In the previous chapters of this thesis we have seen, that more often than not, many of the data sets we encounter are non-stationary in nature. We have also seen that in many important application areas, e.g. time series forecasting in Chapter 4, it is important to capture the (temporal) dependence structure between observations adequately, otherwise future predictions may be unreliable.

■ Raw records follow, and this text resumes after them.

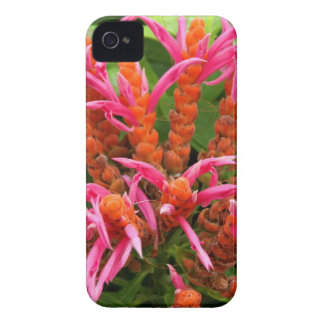 iPhone 4 Case - Coral Aphelandra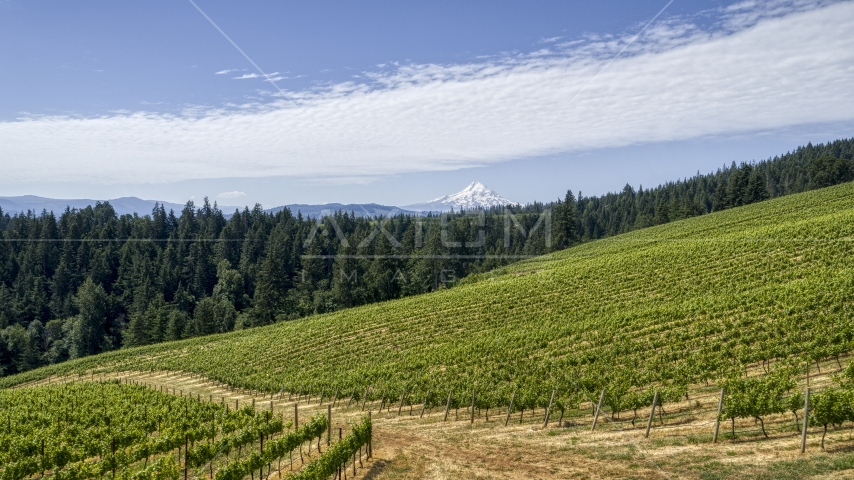 Grapevines at Phelps Creek Vineyards and snowy Mount Hood in Hood River, Oregon Aerial Stock Photos | DXP001_017_0013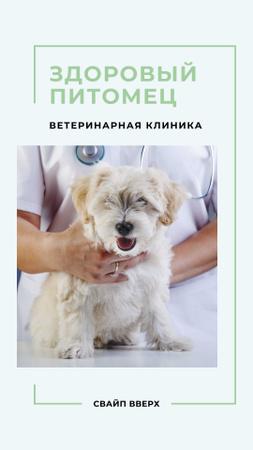 Cute Puppy in Veterinary Clinic Instagram Story – шаблон для дизайна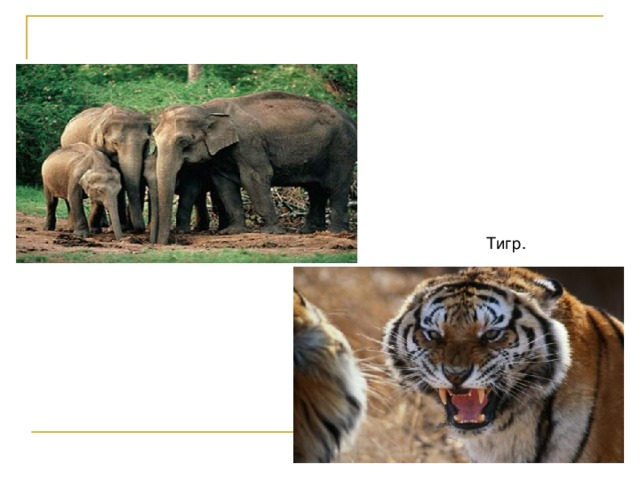 Семья индийских слонов. Тигр.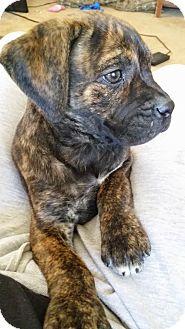 Cane Corso/Bullmastiff Mix Puppy for adoption in HESPERIA, California - tara
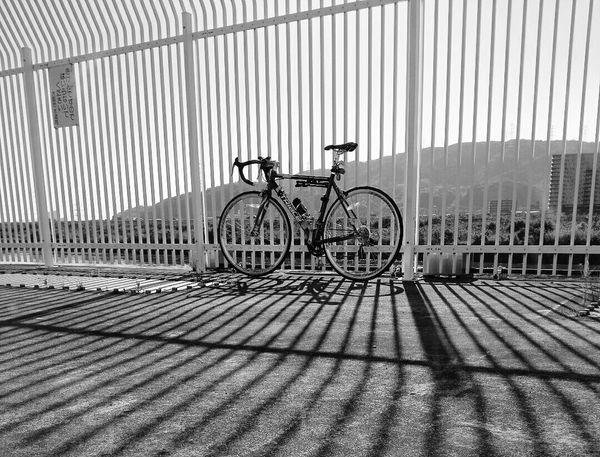 Black & White Black And White Photography Cycling Around Cyclingphoto Road Bike Shadows Shadow And Light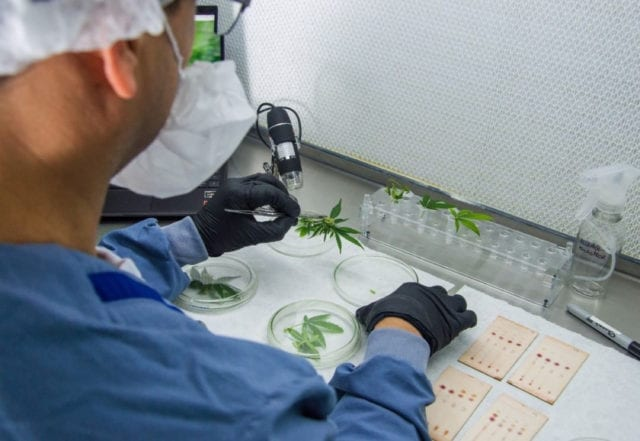 Ikänik Farms to aid Covid-19 research with first import of pharmaceutical cannabis to Mexico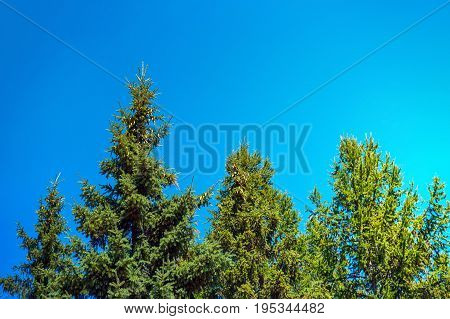 Spruce In The Summer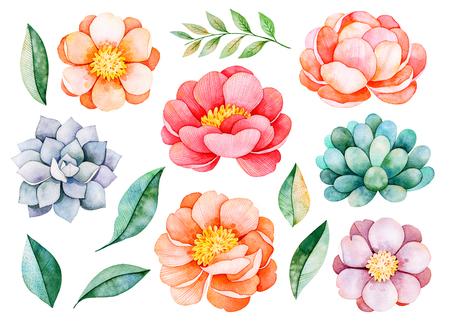 Handbeschilderd aquarel pioenrozen, bloemen, vetplanten, tak en bladeren. 14 mooie clipart. Kan worden gebruikt voor uw project, wenskaarten, bruiloft, verjaardagskaarten, boeketten, kransen, uitnodigingen, logo's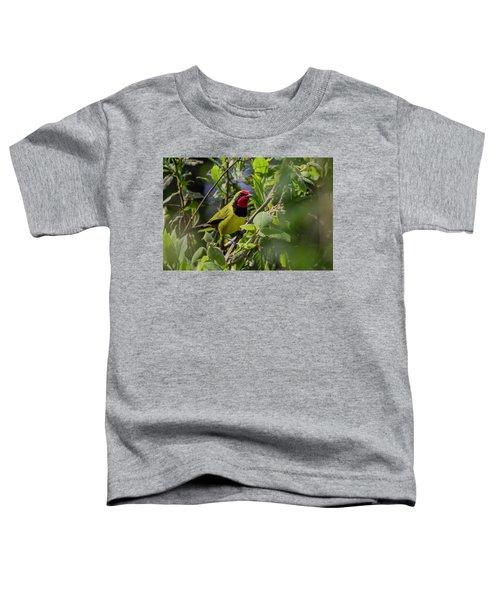 Doherty's Bushshrike Toddler T-Shirt
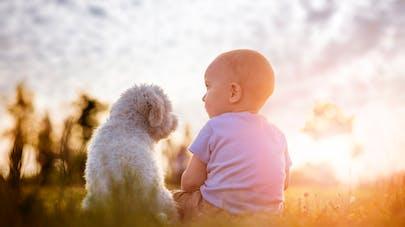 bébé préfére les croquettes pour le chien !
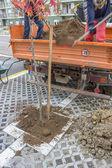 Garden Workers installing a street tree — Stock Photo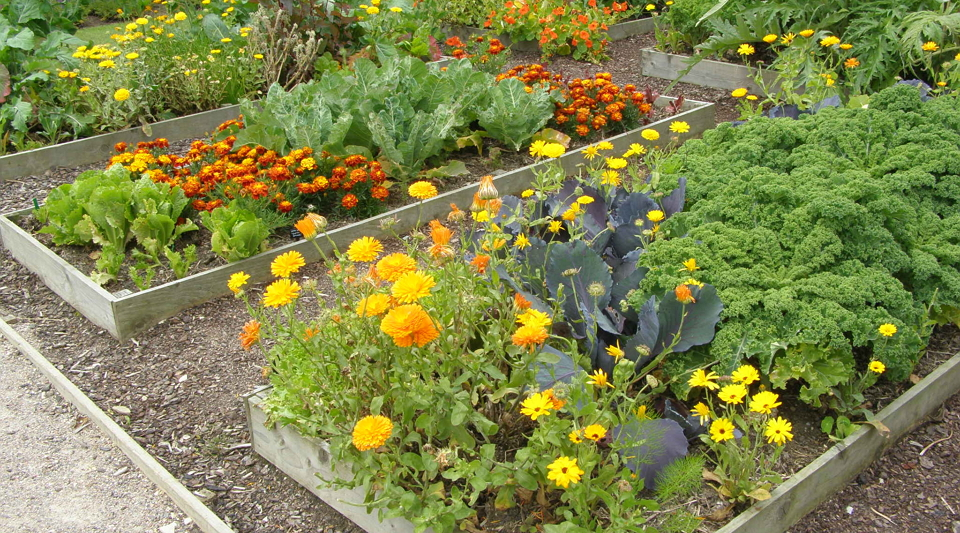 Совмещаем приятное с полезным: какие цветы посадить на овощной грядке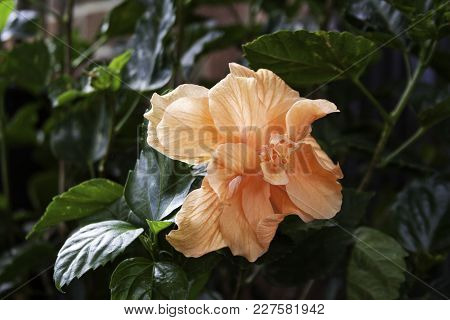 Wide Close Up Of A Fully Boomed, Vibrant Orange Cream Hibiscus, With Green Foliage. Montreal, Quebec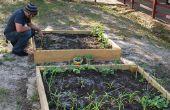 Jardines de vegetales para la educación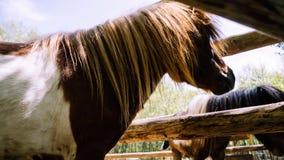 Visage haut ?troit de cheval dans un corral Animal dans une ferme image libre de droits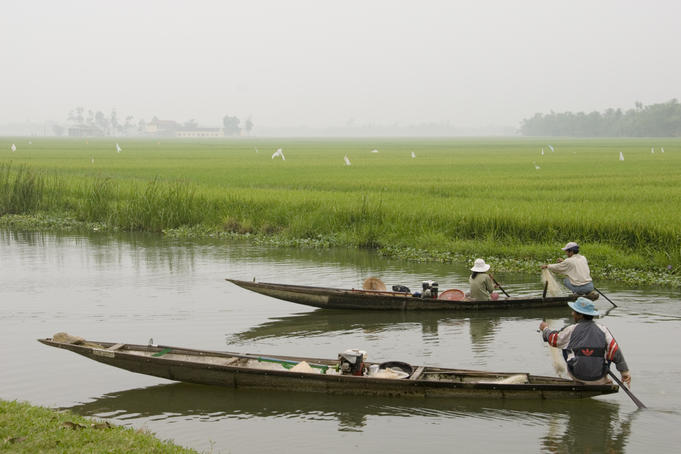 Boatmen fishing amongst rice paddies, near Thanh Toan covered bridge.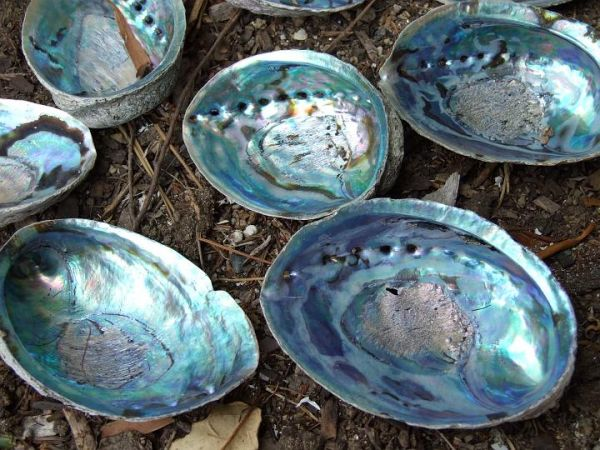 All About Seashells - Neatorama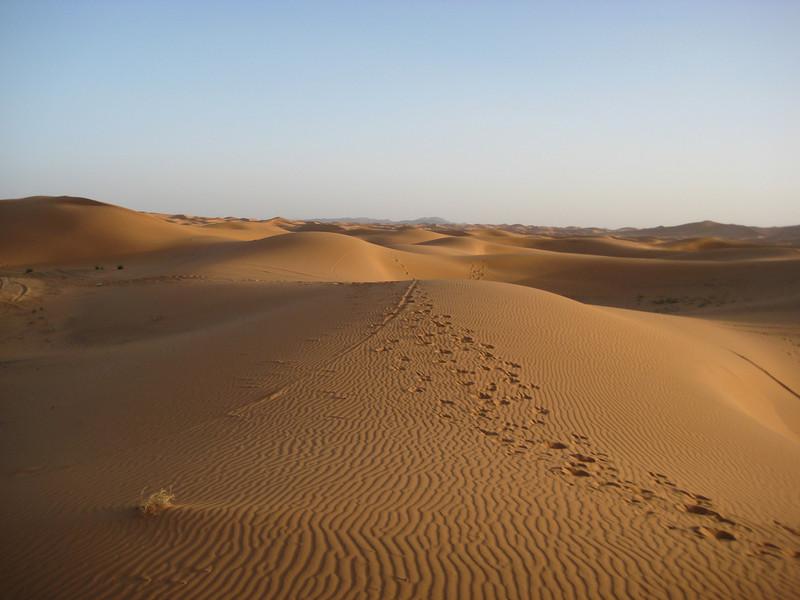 day4-SaharaCamp-29.jpg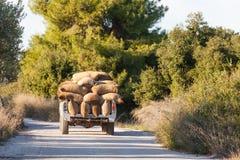 Laddad lastbil för grekOlive Olea europaea skörd Arkivbilder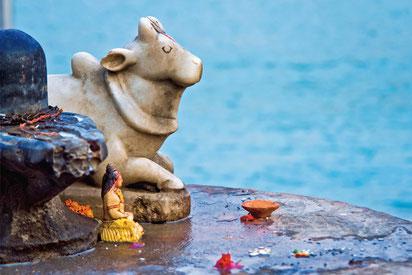 Yoga Sivananda Kuh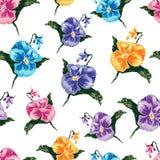 Teste padrão do vetor de pansies coloridos Fotografia de Stock Royalty Free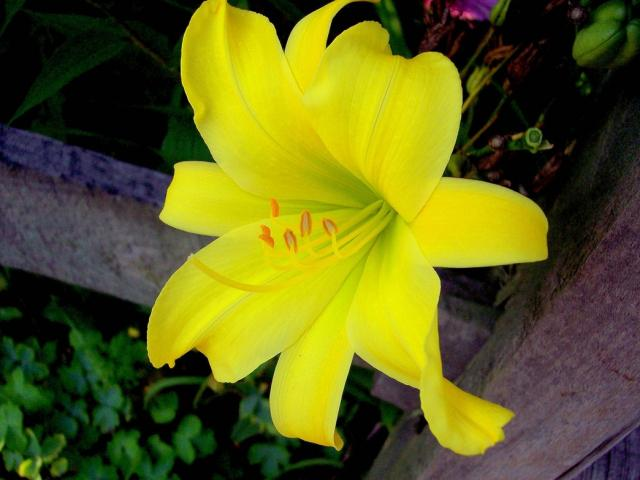 Bright yellow lily flowerg hi res 720p hd bright yellow lily flowerg mightylinksfo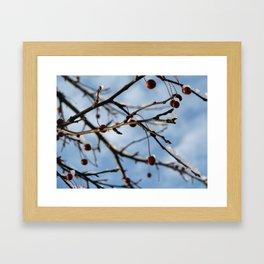 chilly Framed Art Print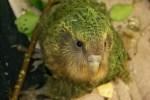 Kakapo. Photo by Sam O'Leary.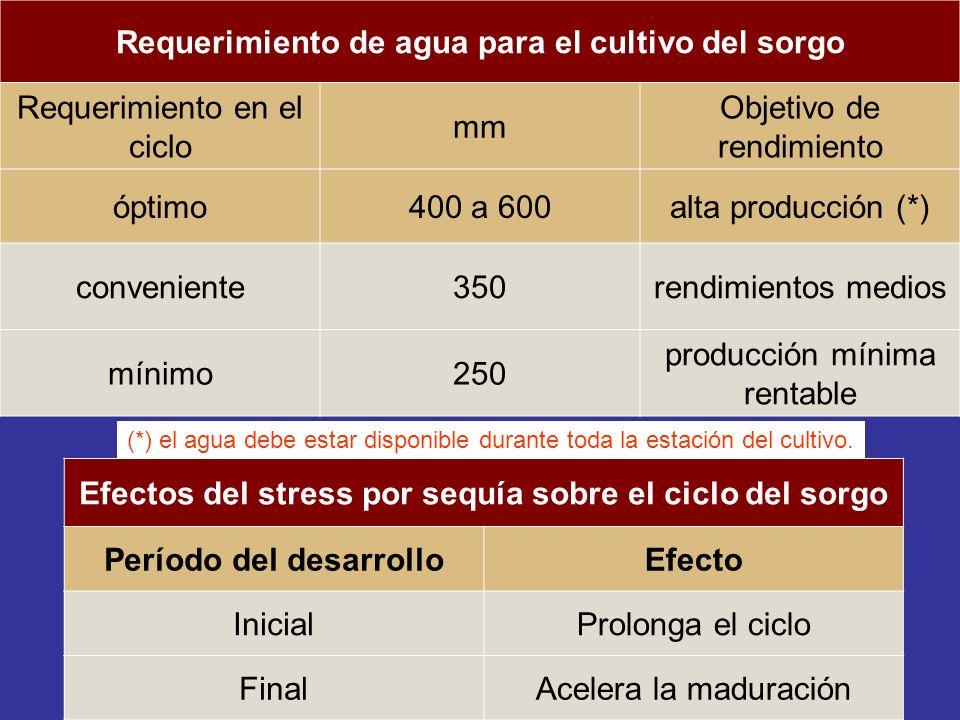Requerimiento de agua para el cultivo del sorgo
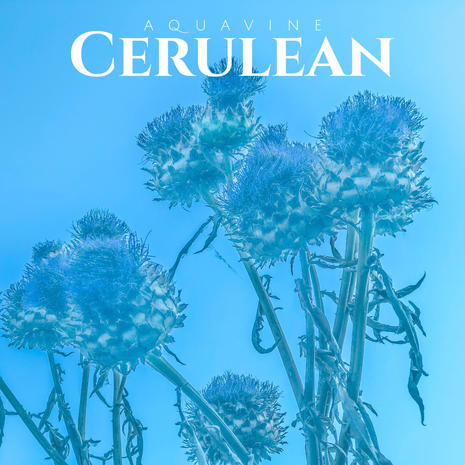 AQUAVINE - Cerulean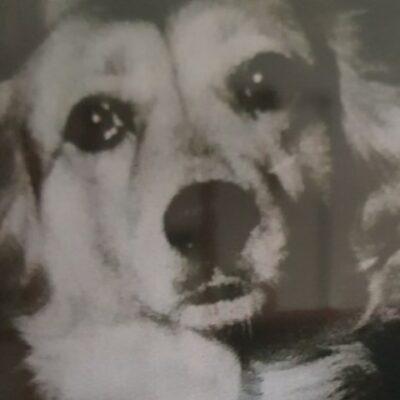 __собак пес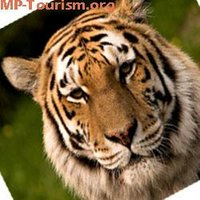 MP Tourism India (@MPTourismIndia )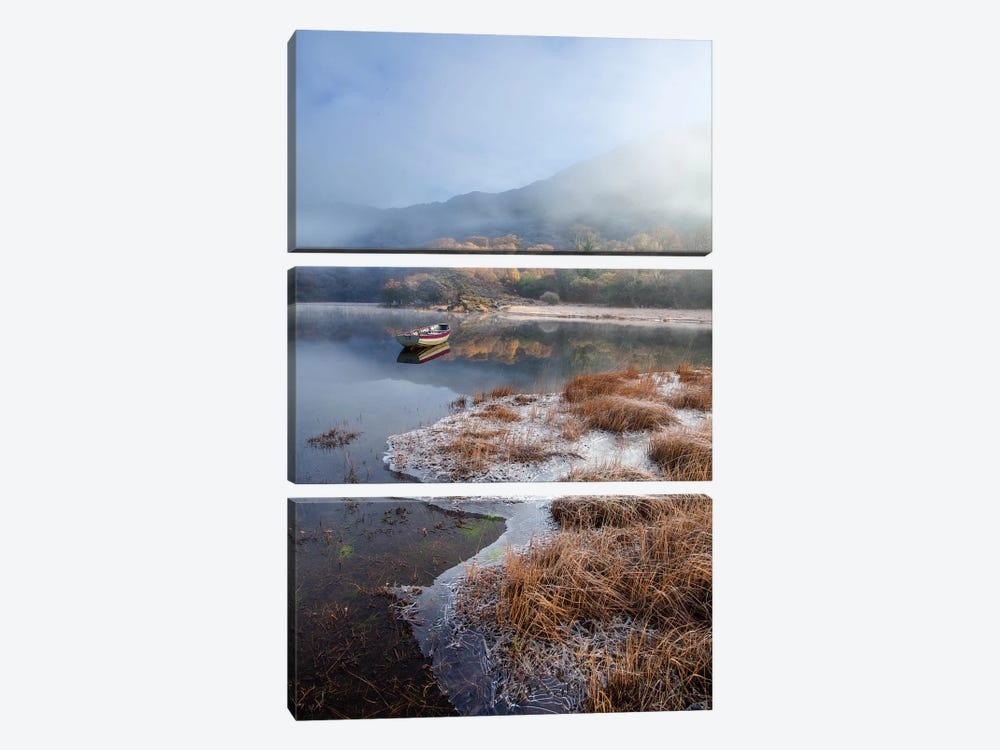 Morning Frost, Upper Lake, Killarney National Park, County Kerry, Munster Province, Republic Of Ireland by Gareth McCormack 3-piece Canvas Art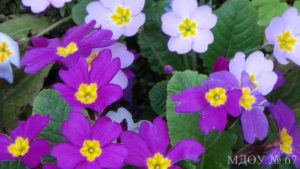 Первоцветы1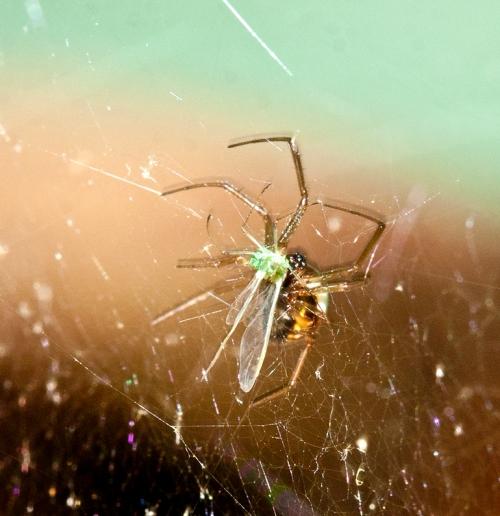 spider2_blog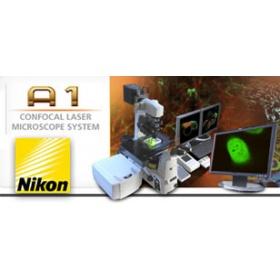 共聚焦显微镜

In this chapter, we turn our attention to a non-parametric framework in which we model such non-stationary time series. Specifically, we introduce wavelets (Section 5.1) and review the literature surrounding their application within locally stationary time series modelling (Section 5.2). Finally, in Section 5.3 we review the literature surrounding detecting change- points using the model described in Section 5.2. These ideas will be used in Chapter 6 for proposing a new method for detecting changes in variance, and in Chapter 7 we extend this into detecting changes in autocovariance.